Aim of the task
Reproduce the lines below word for word, leaving out the pictures.
--- BEGIN Information shown ---
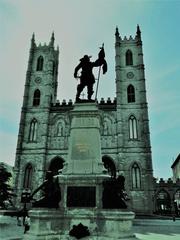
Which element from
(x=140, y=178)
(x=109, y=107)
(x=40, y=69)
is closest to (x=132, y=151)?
(x=140, y=178)

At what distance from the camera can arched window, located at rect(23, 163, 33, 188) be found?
3862 centimetres

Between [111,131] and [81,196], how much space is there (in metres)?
32.4

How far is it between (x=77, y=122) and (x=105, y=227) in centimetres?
380

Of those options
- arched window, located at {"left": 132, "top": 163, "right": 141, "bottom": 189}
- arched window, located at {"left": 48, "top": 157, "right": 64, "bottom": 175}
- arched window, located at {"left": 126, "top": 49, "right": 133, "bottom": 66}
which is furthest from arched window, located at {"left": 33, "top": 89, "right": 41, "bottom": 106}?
arched window, located at {"left": 132, "top": 163, "right": 141, "bottom": 189}

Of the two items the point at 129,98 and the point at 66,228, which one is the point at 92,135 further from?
the point at 129,98

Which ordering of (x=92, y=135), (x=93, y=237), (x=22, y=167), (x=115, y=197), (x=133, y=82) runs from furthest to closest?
1. (x=133, y=82)
2. (x=22, y=167)
3. (x=92, y=135)
4. (x=115, y=197)
5. (x=93, y=237)

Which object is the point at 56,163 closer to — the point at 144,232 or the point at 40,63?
the point at 40,63

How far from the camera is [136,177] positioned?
3700 centimetres

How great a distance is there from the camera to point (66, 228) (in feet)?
24.5

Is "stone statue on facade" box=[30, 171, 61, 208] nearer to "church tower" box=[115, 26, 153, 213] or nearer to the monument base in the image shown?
the monument base

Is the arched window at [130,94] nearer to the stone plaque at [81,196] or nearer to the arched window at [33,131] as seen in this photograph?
--- END Information shown ---
The result
Which element from
(x=140, y=178)
(x=109, y=107)
(x=40, y=69)
is closest to (x=132, y=151)?
(x=140, y=178)

At what distance from the camera can arched window, located at rect(23, 163, 33, 188) be found?
3862 centimetres

Between [111,131] and [81,196], how much space is there (in metres)?
32.4

How far is it between (x=77, y=122) and (x=105, y=227) in centimetres?
380

Of those options
- arched window, located at {"left": 132, "top": 163, "right": 141, "bottom": 189}
- arched window, located at {"left": 48, "top": 157, "right": 64, "bottom": 175}
- arched window, located at {"left": 126, "top": 49, "right": 133, "bottom": 66}
which is furthest from arched window, located at {"left": 33, "top": 89, "right": 41, "bottom": 106}?
arched window, located at {"left": 132, "top": 163, "right": 141, "bottom": 189}

Of the two items the point at 129,98 and the point at 66,228, which one is the point at 92,135 further from?
the point at 129,98

Which ordering of (x=92, y=135), (x=93, y=237), (x=22, y=167), (x=115, y=197), (x=133, y=82) runs from furthest to closest?
1. (x=133, y=82)
2. (x=22, y=167)
3. (x=92, y=135)
4. (x=115, y=197)
5. (x=93, y=237)

Which object is the point at 56,163 closer to — the point at 144,232 or the point at 40,63?
the point at 40,63

How far from the camera is [136,177] positioned?
3700 centimetres

How great a distance is there from the camera to point (66, 228) (in feet)?
24.5

Is "stone statue on facade" box=[30, 171, 61, 208] nearer to "church tower" box=[115, 26, 153, 213] or nearer to the monument base in the image shown?
the monument base

Is the arched window at [130,94] nearer to the stone plaque at [81,196] or nearer to the arched window at [33,131] as seen in this photograph?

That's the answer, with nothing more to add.